– Brain Implant Lets One Monkey Control Another (LiveScience, Feb 18, 2014)
In work inspired partly by the movie “Avatar,” one monkey could control the body of another monkey using thought alone by connecting the brain of the puppet-master monkey to the spine of the other through a prosthesis, researchers say.
These findings could help lead to implants that help patients overcome paralysis, scientists added.
Paralysis due to nerve or spinal cord damage remains a challenge for current surgical techniques. Scientists are now attempting to restore movement to such patients with brain-machine interfaces that allow people to operate computers or control robotic limbs. [Monkey Avatars: Primates Move Virtual Arms with Mind (Video)]
“However, we were interested in seeing whether one could use brain activity to help control one’s own paralyzed limb,” said study author Ziv Williams, a neuroscientist and neurosurgeon at Massachusetts General Hospital of Harvard Medical School in Boston. “The benefit there is that you are using your own body as opposed to a mechanical device, which can need a lot of support and is not always practical to carry around with you.”
Ultimately, “the hope is to create a functional bypass for the damaged spinal cord or brainstem so that patients can control their own bodies,” Williams told Live Science.
The researchers developed a brain-to-spinal-cord prosthesis that connected two adult male rhesus monkeys.
“I was inspired a little by the movie ‘Avatar,'” Williams said.

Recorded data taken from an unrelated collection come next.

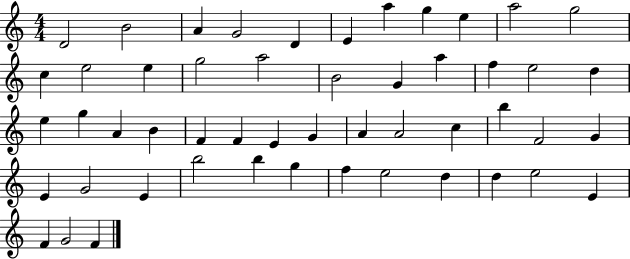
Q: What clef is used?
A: treble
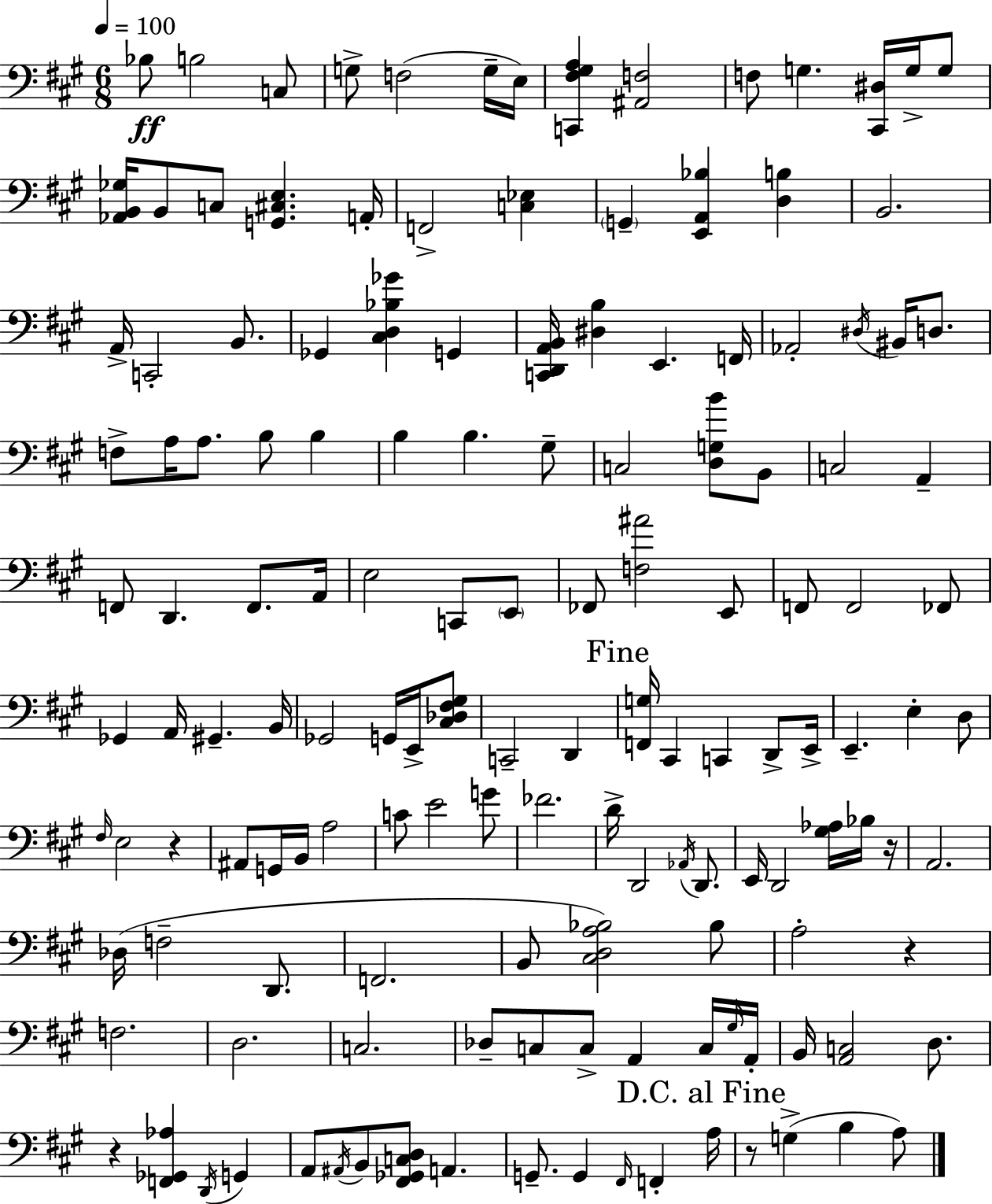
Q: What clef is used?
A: bass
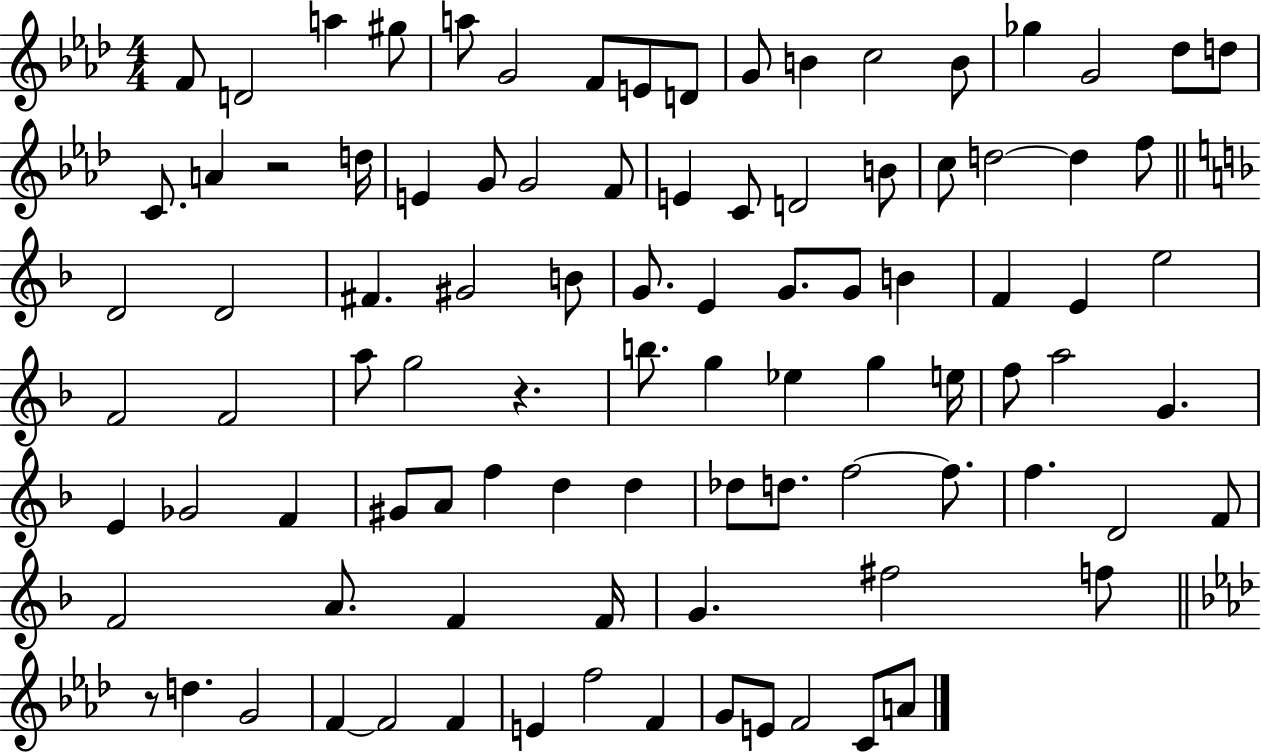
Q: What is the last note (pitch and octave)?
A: A4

The main character in the 2009 sci-fi film is a paraplegic, and connects his brain to a computer that helps him control an artificial body.
The monkey that served as the master had electrodes wired into his brain, while the monkey that served as the avatar had electrodes wired into his spine. The avatar’s hand was placed onto a joystick that controlled a cursor displayed on the master’s screen.
The avatar monkey was sedated so that he had no control over his own body. Computers decoded the brain activity of the master monkey and relayed those signals to the spinal cord and muscles of the avatar monkey. This allowed the master to control the cursor by moving the hand of the avatar. The master received a reward of juice if he successfully moved the cursor onto a target.
“Probably the biggest challenge we had was having this happen in real-time,” Williams said. “In theory, you can record neuronal activity any time, analyze it offline, and use those signals to stimulate the spinal cord or muscles. The trick is being able to figure out what the monkey is intending in real-time and then stimulating the spinal cord or muscles to create the desired movements.”
Controlling every single muscle in a limb to carry out a desired motion would be very complex. The researchers simplified this problem “by focusing on the target of the movement as opposed to which muscles and joints are used for the movement,” Williams said.
The scientists emphasize the goal of this research is not for one person to control the body of another. Rather, when it comes to treating patients with spinal cord injuries, such as quadriplegics, “we envision putting a microchip into the brain to record the activity behind the intent for movement and putting another microchip in the spinal cord below the site of injury to stimulate limb movements, and then connecting the microchips,” Williams said.
“This is just a proof-of-concept,” Williams said. “We only had the monkeys aim for a few targets at a time — to be clinically useful, we’d have to be able to cause many different movements in space for fine motor control. Still, we think in principle that is possible.”
Williams and his colleagues Maryam Shanechi and Rollin Hu detailed their findings online today (Feb. 18) in the journal Nature Communications.